A partner that charges you an annual fee is going to make money whether the platform brings you orders or not. If they charge you a percentage commission per order, they take a larger share of your margins as your average order value increases.


A low, flat transaction fee is the fairest model - it means they only make money if you make money, and they don’t eat into your margins for higher value orders.


3. Who owns the customer relationship?


Certain companies host your website on their branded base URL (yourrestaurant.theirbrand.in). They also display a “Powered by … (their brand)” label on your website. Some players also aggregate all their partner restaurants in a single website owned by them. This means that ultimately, it is their brand that is placed front-and-centre in the customer’s mind, even when the customers are on your direct channel.


It is important that the technology partner is completely invisible to your customers. Your website should ideally be hosted on a generically-named base URL (yourrestaurant.online-order.link).


4. How conflict-free is their model with your existing arrangements?

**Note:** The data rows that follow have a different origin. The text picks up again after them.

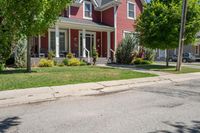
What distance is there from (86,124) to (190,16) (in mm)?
17378

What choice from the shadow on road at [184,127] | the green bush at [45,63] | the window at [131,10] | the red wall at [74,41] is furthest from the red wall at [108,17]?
the shadow on road at [184,127]

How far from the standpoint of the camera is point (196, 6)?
71.9 feet

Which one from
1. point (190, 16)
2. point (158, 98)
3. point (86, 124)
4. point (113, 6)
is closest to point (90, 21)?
point (113, 6)

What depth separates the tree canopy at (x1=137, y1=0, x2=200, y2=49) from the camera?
21453mm

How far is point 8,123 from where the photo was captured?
22.5 feet

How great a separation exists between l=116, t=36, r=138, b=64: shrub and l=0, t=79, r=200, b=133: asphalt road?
52.8ft

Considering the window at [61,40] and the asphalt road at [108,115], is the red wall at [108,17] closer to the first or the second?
the window at [61,40]

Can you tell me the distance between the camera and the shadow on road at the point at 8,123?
21.0 feet

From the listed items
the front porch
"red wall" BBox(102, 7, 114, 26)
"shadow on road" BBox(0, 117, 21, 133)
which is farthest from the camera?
"red wall" BBox(102, 7, 114, 26)

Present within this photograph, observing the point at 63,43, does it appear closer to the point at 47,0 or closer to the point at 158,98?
the point at 47,0

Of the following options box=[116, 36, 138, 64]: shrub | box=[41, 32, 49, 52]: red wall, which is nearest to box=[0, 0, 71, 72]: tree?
box=[41, 32, 49, 52]: red wall

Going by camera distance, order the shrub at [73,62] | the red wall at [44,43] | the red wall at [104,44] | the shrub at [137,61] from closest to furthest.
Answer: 1. the shrub at [73,62]
2. the red wall at [44,43]
3. the shrub at [137,61]
4. the red wall at [104,44]

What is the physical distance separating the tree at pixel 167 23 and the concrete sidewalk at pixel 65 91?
7.41 metres

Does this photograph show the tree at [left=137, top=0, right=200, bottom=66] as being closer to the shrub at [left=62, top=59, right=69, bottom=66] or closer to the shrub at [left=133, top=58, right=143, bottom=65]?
the shrub at [left=133, top=58, right=143, bottom=65]
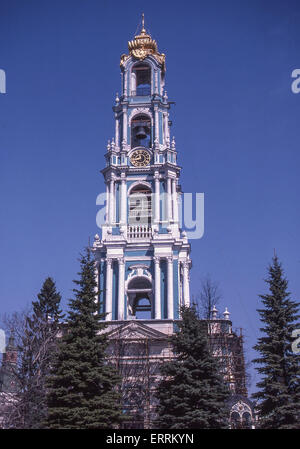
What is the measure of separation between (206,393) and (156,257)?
17.3m

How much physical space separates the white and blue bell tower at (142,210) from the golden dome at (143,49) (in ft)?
0.26

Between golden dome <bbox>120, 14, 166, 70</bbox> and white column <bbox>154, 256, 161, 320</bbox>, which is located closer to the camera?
white column <bbox>154, 256, 161, 320</bbox>

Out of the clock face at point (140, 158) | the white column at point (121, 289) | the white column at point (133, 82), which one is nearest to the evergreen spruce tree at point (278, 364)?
the white column at point (121, 289)

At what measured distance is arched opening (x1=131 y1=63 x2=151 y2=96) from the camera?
146 feet

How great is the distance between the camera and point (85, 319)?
71.3 feet

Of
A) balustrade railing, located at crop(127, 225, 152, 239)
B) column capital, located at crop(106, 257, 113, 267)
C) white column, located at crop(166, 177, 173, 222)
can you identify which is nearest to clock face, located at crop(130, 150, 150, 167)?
white column, located at crop(166, 177, 173, 222)

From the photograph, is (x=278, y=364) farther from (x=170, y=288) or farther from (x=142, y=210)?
(x=142, y=210)

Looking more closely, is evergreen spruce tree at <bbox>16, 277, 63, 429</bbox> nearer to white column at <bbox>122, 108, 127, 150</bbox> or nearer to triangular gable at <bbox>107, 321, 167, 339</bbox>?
triangular gable at <bbox>107, 321, 167, 339</bbox>

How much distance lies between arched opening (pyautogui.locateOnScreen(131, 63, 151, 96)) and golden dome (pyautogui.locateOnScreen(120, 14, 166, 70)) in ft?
2.78

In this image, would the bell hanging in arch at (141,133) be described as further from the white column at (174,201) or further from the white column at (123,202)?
the white column at (174,201)

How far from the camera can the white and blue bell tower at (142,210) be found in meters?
36.7
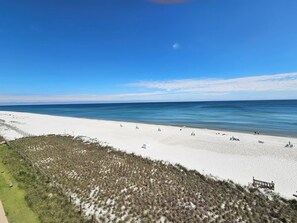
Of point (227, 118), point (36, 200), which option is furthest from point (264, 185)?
point (227, 118)

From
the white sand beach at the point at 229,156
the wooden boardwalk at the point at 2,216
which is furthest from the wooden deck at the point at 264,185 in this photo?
the wooden boardwalk at the point at 2,216

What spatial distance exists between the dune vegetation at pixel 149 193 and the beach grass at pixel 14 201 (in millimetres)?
771

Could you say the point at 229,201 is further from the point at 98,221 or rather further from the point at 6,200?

Another implication of branded and aggregated websites is that they may come under the legal definition of marketplaces. Your contract with aggregators most likely requires you to maintain the same prices across all marketplaces.


Some tech partners, however, give you your own website. And hence you are free to offer lower prices to your customers without violating your contract with aggregators. This is a very powerful and important tool you have in your armoury for attracting customers to your site. Part of your saved commissions can be shared with customers by way of lower prices.


5. How dependent will you become on them?


Let us suppose you want to migrate your online business to another partner in the future. How easy or difficult will it be to migrate all your existing customer data to the new platform? Some tech partners allow you to export all your data in a completely portable industry-standard format, while others have not made any such policies.


6. Who are the investors and partners in each player?


You have seen a story play out earlier: A new technology partner who has raised several million dollars comes out with an attractive price to enter the market but its investors force the company to raise its prices in due course. It is important to understand the nature and number of investors behind your tech partner. Since this is a long term game, it is important to work with partners who will put your interest before their investors’ demands.


So, the verdict.


Given the above observations and the real risks of choosing a well-funded, opportunistic player that may turn predatorial in the future,


the first choice for any restaurant looking to build a long-term strategic advantage for their online business should be a firm that meets most of the above criteria.